*** Source text ***
The festival of Sukkot marks the journey and wandering of the Jewish people through the desert in Biblical times before arriving in the Land of Israel. Through the centuries, Jews have suffered persecution and endured many periods of wandering, and after nearly two millennia, gathered from the exiles with the establishment of the modern State of Israel in 1948.
As the new state was taking root, an estimated 850,000 Jews living in Arab countries were being expelled or fled their homes in those countries, says Ashley Perry, CEO of the Heritage Center for Middle East and North Africa (MENA) Jewry.
Perry was central in passing a law in the Knesset marking a national day of commemoration – November 30 – for the Jews of MENA.
“The story of the suffering of the Jews driven out of the Middle East and North Africa is one that still needs to be told because it has yet to fully reach the national or international agenda,” he tells The Jerusalem Post. “It is both painful and remarkable and a testament to the tenacity, diversity and indigeneity of the Jewish People in this region,” he adds.
The stories you are about to read are of three individuals who look back on the countries they left at a tender age, as violence sprung up against their families and community, and who then overcame the challenges facing them in their new country, their true home: Israel, to build a new legacy.
“I WAS five years old when we migrated to Israel – our homeland, the land of milk and honey,” recalls Lydia Bar-Av, who has since had an illustrious career as a renowned Israeli poet and literature teacher after coming to Israel with her family from Libya ”in the blessed year 1950.”
The first decade of her family’s life in the Jewish state was spent in a maabara (transit camp) – actually two.
“After arriving, we stayed two years in a refugee camp – #1 – then moved to refugee-camp #2, where we lived more than seven years,” she has told audiences around the world who come to hear her speak on how this little girl living in such adverse conditions not only made it through those years, but even rose to prominence in the State of Israel.
Her family of eight lived in a “hut [that] was small and stuffy so I used to stay out in nature most of the day.” Instead of allowing these conditions to hold her back, she exploited the situation to launch her career.
“It is in this environment that I wrote all my diaries that later became the basis of four poetry books,” Bar-Av maintains.
She refers to her parents, Shimon and Ida Hassan, as “the real heroes,” explaining that “they set a personal example for me. From them I learned to focus on the things that really matter. Thanks to them I developed an inner strength to deal with my difficulties,” the poet reflects.
*** Source material ***
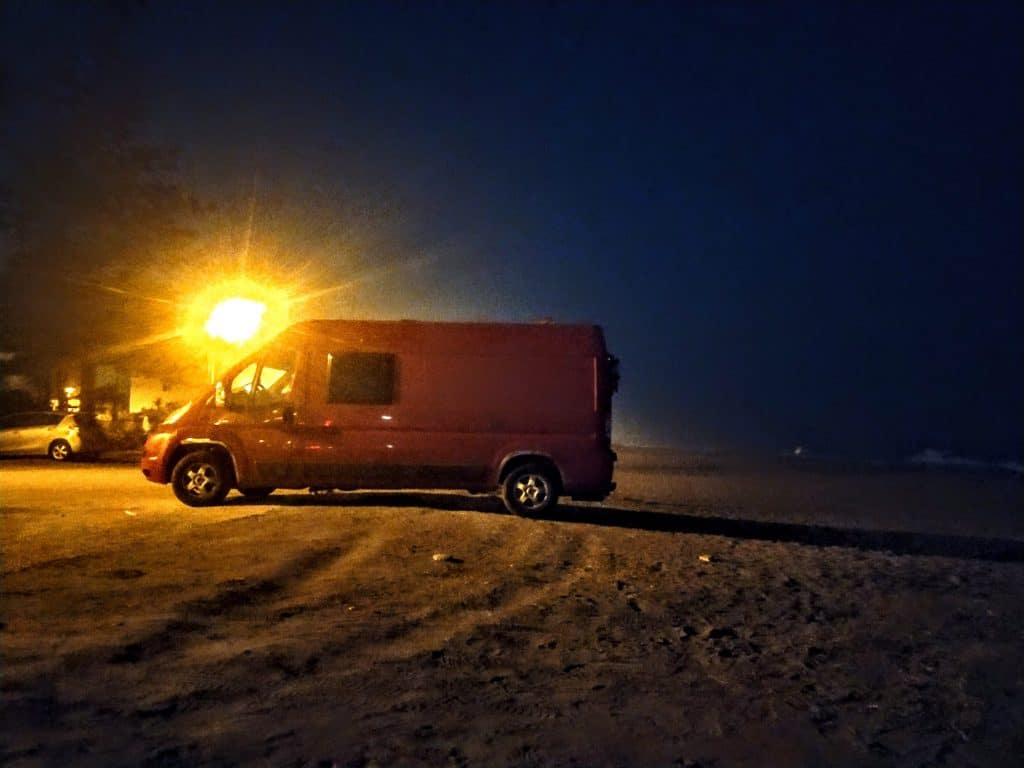 Busser by night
***
**Task item A:** Copy the passage from the article on Jews from the Middle East and North Africa exactly, starting at "The stories you" and ending at "a new legacy.".
**Task item B:**
Decide whether each statement agrees with the article on Jews from the Middle East and North Africa. Answer yes or no for each, and quote the words of the article that settle it.
(i) Lydia Bar-Av came to Israel with her family from Libya.
(ii) Bar-Av's family lived in the second refugee camp for less than two years.
(iii) The national day of commemoration for the Jews of MENA falls on November 30.
**Task item C:** Write the next part of the article on Jews from the Middle East and North Africa, picking up after its final sentence.

**Reply A:**
The stories you are about to read are of three individuals who look back on the countries they left at a tender age, as violence sprung up against their families and community, and who then overcame the challenges facing them in their new country, their true home: Israel, to build a new legacy.

**Reply B:**
(i) Yes: "coming to Israel with her family from Libya"
(ii) No: "moved to refugee-camp #2, where we lived more than seven years"
(iii) Yes: "marking a national day of commemoration – November 30 – for the Jews of MENA"

**Reply C:**
“I learned that in spite of my difficult conditions, I can still manage to be a good pupil and win a scholarship for high school,” she continues. “I learned how to get along with people that are different from me.”
Her father became very sick, but through it all, “my parents never complained. They always thanked God [who] brought them to the Promised Land.”
In the refugee camp setting, she lived amid a modern-day ingathering of the exiles from the Arab world: Iraqis, Moroccans, Egyptians and Yemenites.
“They dressed differently and spoke a strange Arabic that I did not understand,” recounts Bar-Av. “It was a challenging and enriching experience to get along with everyone in peace and mutual dignity.”
Then she entered broader Israeli society.
“At high school... I was the only pupil from the refugee camp. I learned to get along with friends from well-established families. I did not let anybody know what my situation at home was; I was proud.”
In the decades since her early years in Israel, she has been proud to tell of her family background in the old country.
“Our Jewish family lived in Libya for many centuries,” says Bar-Av, adding that she was born in Khoms, “a small fishermen’s town in Libya by the seashore.”
She recalls that there were “good relations with the Arabs, but there were occasional pogroms against Jews. My young father and his brother were brutally attacked. His brother was killed and he himself was badly wounded. The memories of this attack haunted him all his life in his nightmares.”
Then came the establishment of the modern Jewish state.
“After the end of World War Two, the spirit of Zionism began drifting into our town Khoms. Emissaries from Israel came to Libya. They told us about what was going on in Israel. Our 2,000-year-old dream was becoming a reality. A new spirit of redemption and enthusiasm overwhelmed our town.”
As they set out on the journey to their homeland, “I remember women cheering, singing and dancing on the ship deck.”
During her adult life in Israel, which has included “almost 40 years of teaching, I educated thousands of pupils, who became good and productive citizens. I’m still in touch with some of them. As a poet and an author, I tell the amazing story of my generation that despite all the hardships... is a story of love, survival and success.”
LEVANA ZAMIR was born in Cairo in 1938, to “well-established families in Cairo: the Vidal family from my father’s side, and the Mosseri family from my mother’s,” she tells The Jerusalem Post. “Both families arrived from Italy to Egypt during the mid-18th century.”
At the time of the establishment of the State of Israel a decade after she was born, Egyptian Jewish community institutions were “at the height of their splendor,” says Zamir.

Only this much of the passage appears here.